__PROMPT 1__: Translate this sentence from the mailing-list post on the String index overhaul into Spanish: "In the long run a user that cares about performance may very well care about the underlying encoding."

__DOCUMENT SECTION__:
[swift-evolution] [swift-evolution-announce] [Revised and review extended] SE-0180 - String Index Overhaul

Tue Jun 27 19:58:11 CDT 2017

on Thu Jun 22 2017, Kevin Ballard <swift-evolution at swift.org> wrote:

>> https://github.com/apple/swift-evolution/blob/master/proposals/0180-string-index-overhaul.md
> Given the discussion in the original thread about potentially having
> Strings backed by something other than utf16 code units, I'm somewhat
> concerned about having this kind of vague `encodedOffset` that happens
> to be UTF16 code units. 

What's vague about it?

> If this is supposed to represent an offset into whatever code units
> the String is backed by, then it's going to be a problem because the
> user isn't supposed to know or care what the underlying storage for
> the String is. 

In the long run a user that cares about performance may very well care
about the underlying encoding.  However, that, like access to the
index's encodedOffset, is an expert-level concern.

__GIVEN INFORMATION__:
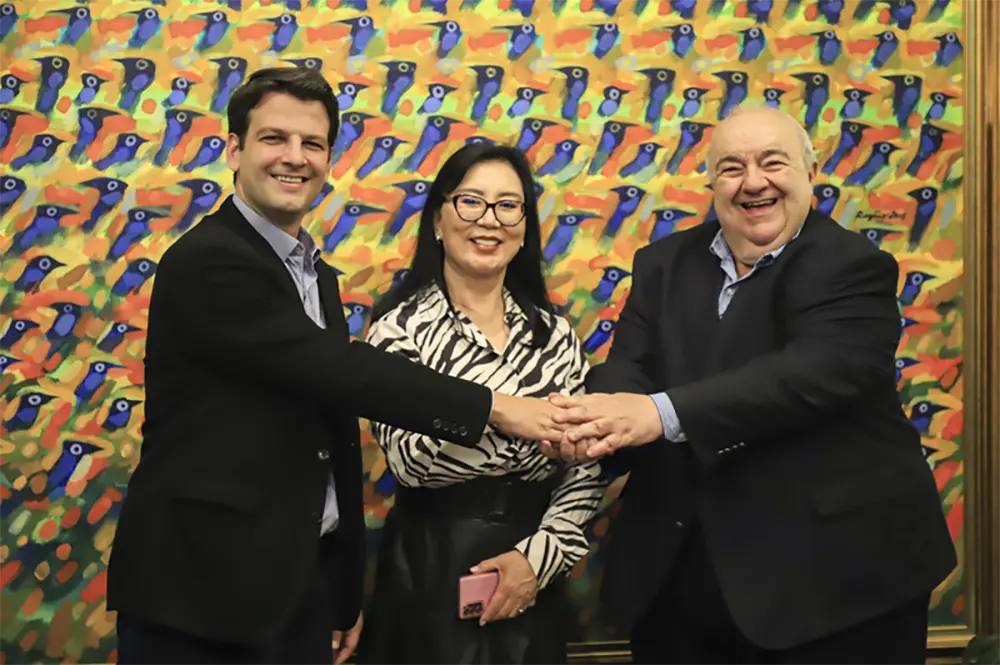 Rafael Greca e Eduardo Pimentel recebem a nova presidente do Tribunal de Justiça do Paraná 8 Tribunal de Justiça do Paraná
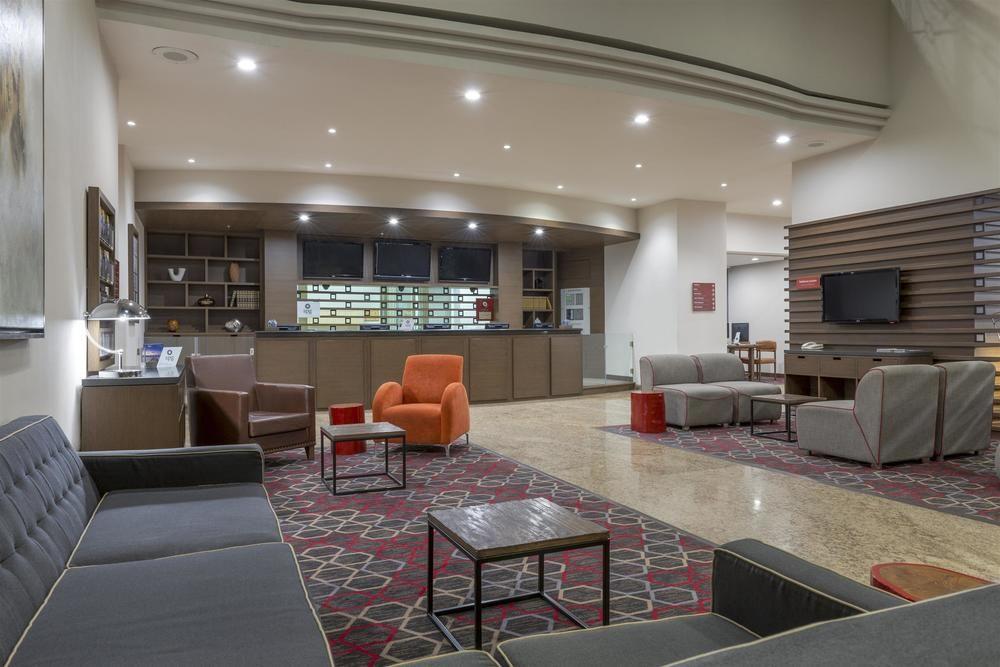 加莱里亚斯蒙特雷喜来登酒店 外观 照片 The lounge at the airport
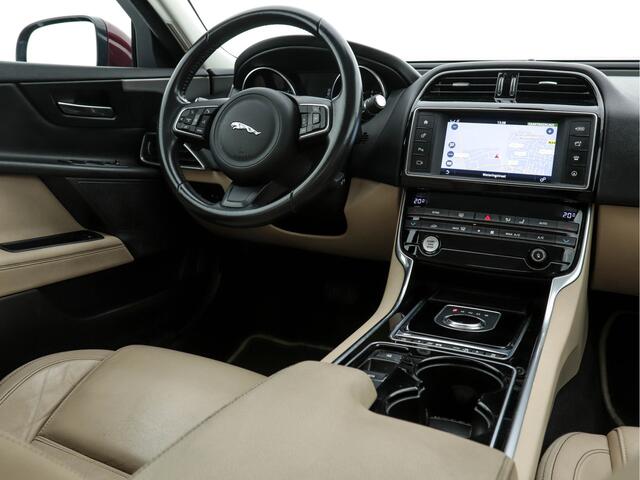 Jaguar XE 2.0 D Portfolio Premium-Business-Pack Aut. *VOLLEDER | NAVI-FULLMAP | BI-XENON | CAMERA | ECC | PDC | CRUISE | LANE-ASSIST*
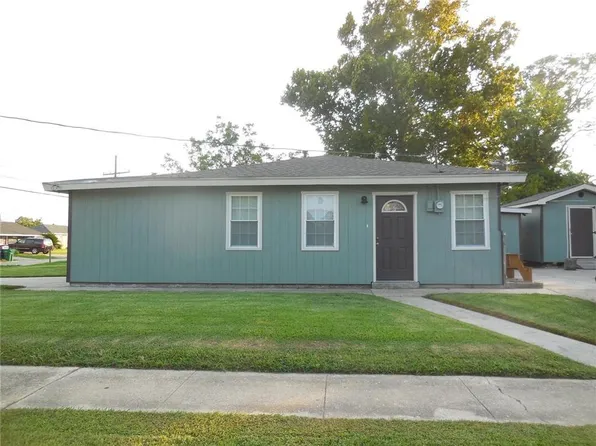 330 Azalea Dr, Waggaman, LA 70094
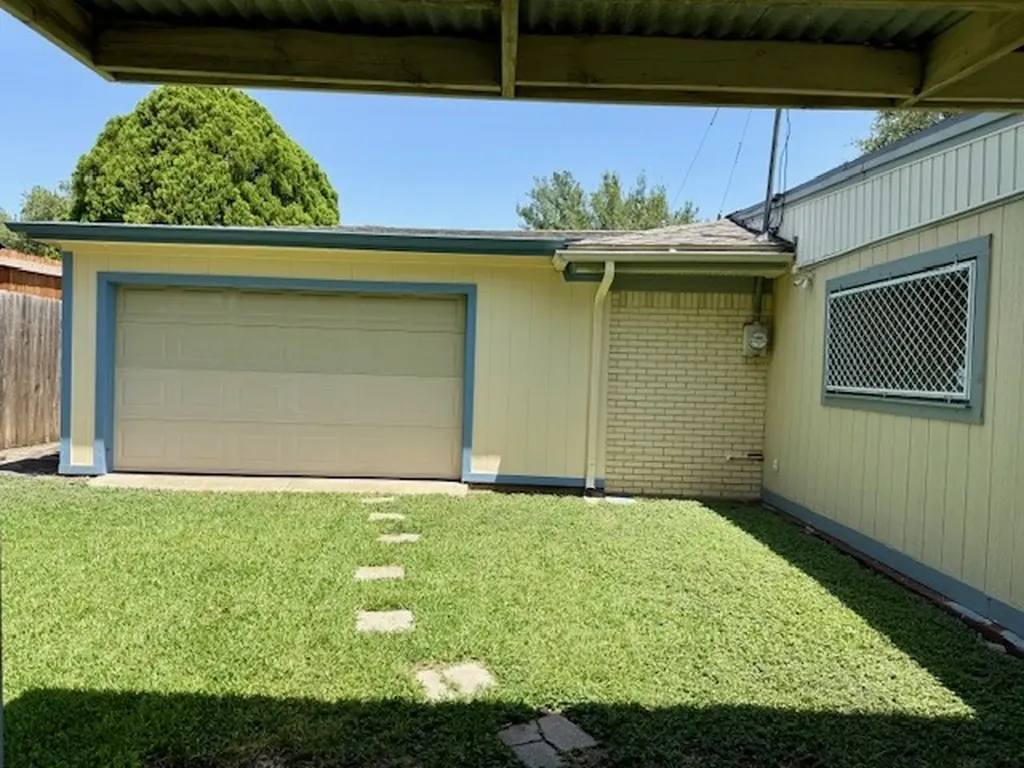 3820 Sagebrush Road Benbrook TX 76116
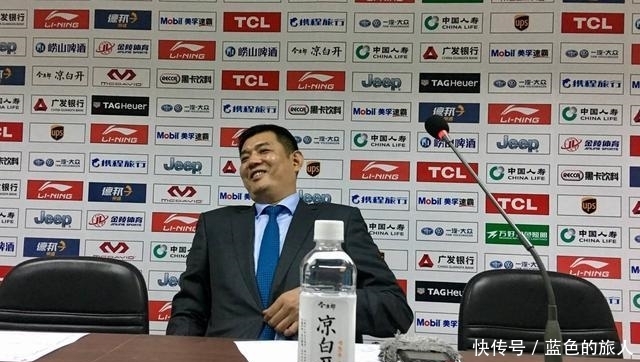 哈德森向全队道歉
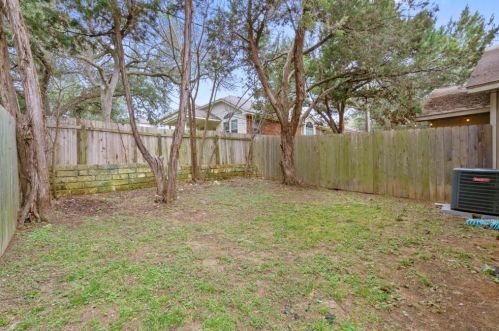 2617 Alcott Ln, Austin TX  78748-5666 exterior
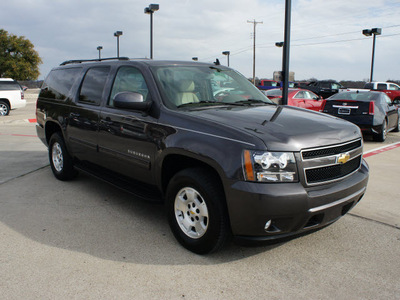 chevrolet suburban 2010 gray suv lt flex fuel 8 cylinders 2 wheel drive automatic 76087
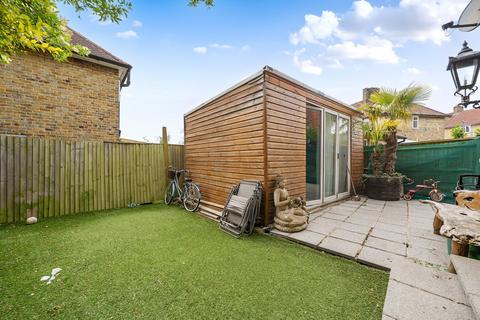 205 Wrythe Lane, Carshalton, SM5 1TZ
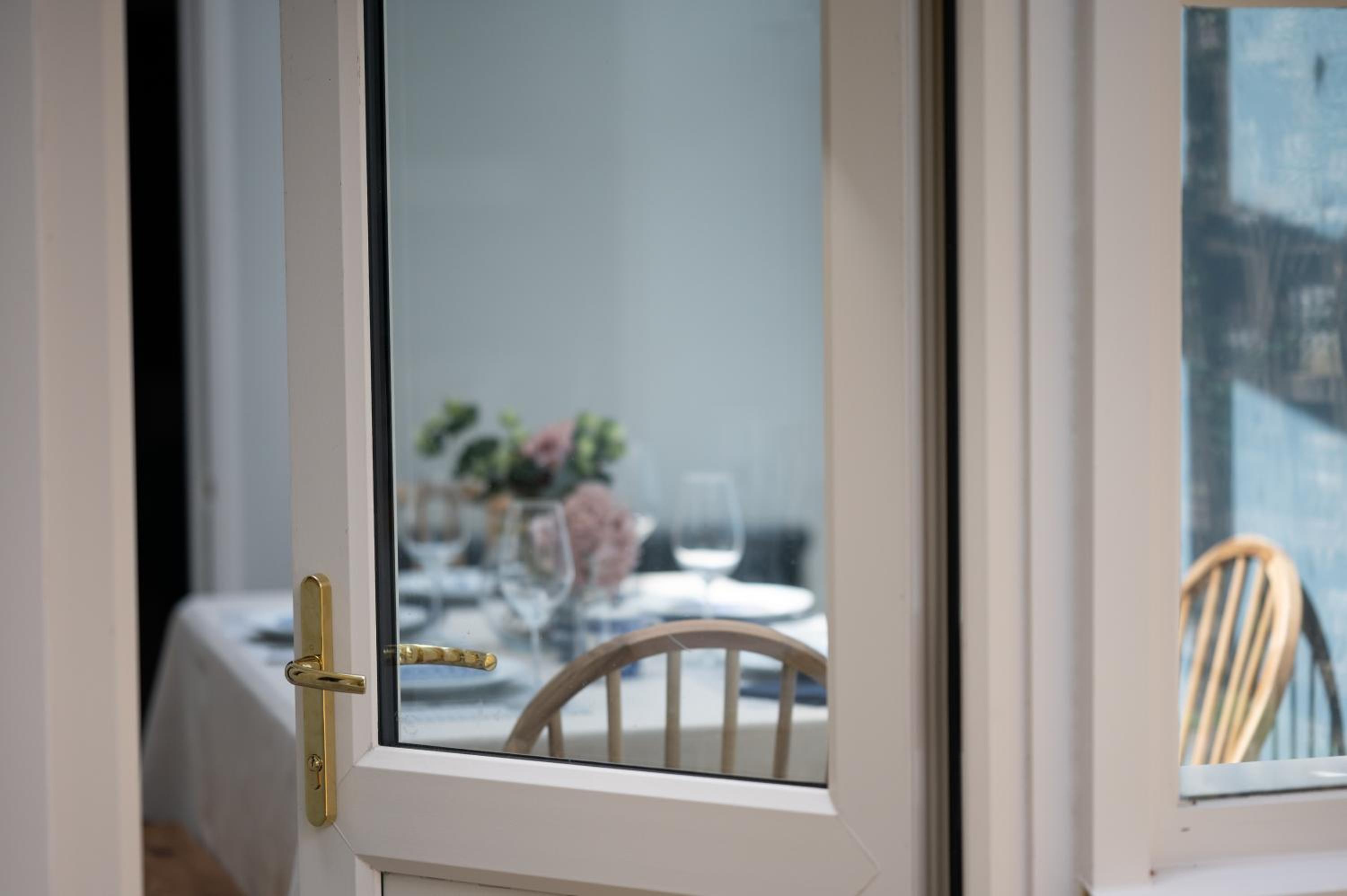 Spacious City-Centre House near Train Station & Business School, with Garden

__PROMPT 2__: Turn the captioned image rows in Block 1 into a numbered list, skipping any blank lines and leaving the pictures out.

__ANSWER BOX 1__: A largo plazo, un usuario al que le importe el rendimiento bien puede preocuparse por la codificación subyacente.

__ANSWER BOX 2__:
1.  Rafael Greca e Eduardo Pimentel recebem a nova presidente do Tribunal de Justiça do Paraná 8 Tribunal de Justiça do Paraná
2.  加莱里亚斯蒙特雷喜来登酒店 外观 照片 The lounge at the airport
3.  Jaguar XE 2.0 D Portfolio Premium-Business-Pack Aut. *VOLLEDER | NAVI-FULLMAP | BI-XENON | CAMERA | ECC | PDC | CRUISE | LANE-ASSIST*
4.  330 Azalea Dr, Waggaman, LA 70094
5.  3820 Sagebrush Road Benbrook TX 76116
6.  哈德森向全队道歉
7.  2617 Alcott Ln, Austin TX  78748-5666 exterior
8.  chevrolet suburban 2010 gray suv lt flex fuel 8 cylinders 2 wheel drive automatic 76087
9.  205 Wrythe Lane, Carshalton, SM5 1TZ
10.  Spacious City-Centre House near Train Station & Business School, with Garden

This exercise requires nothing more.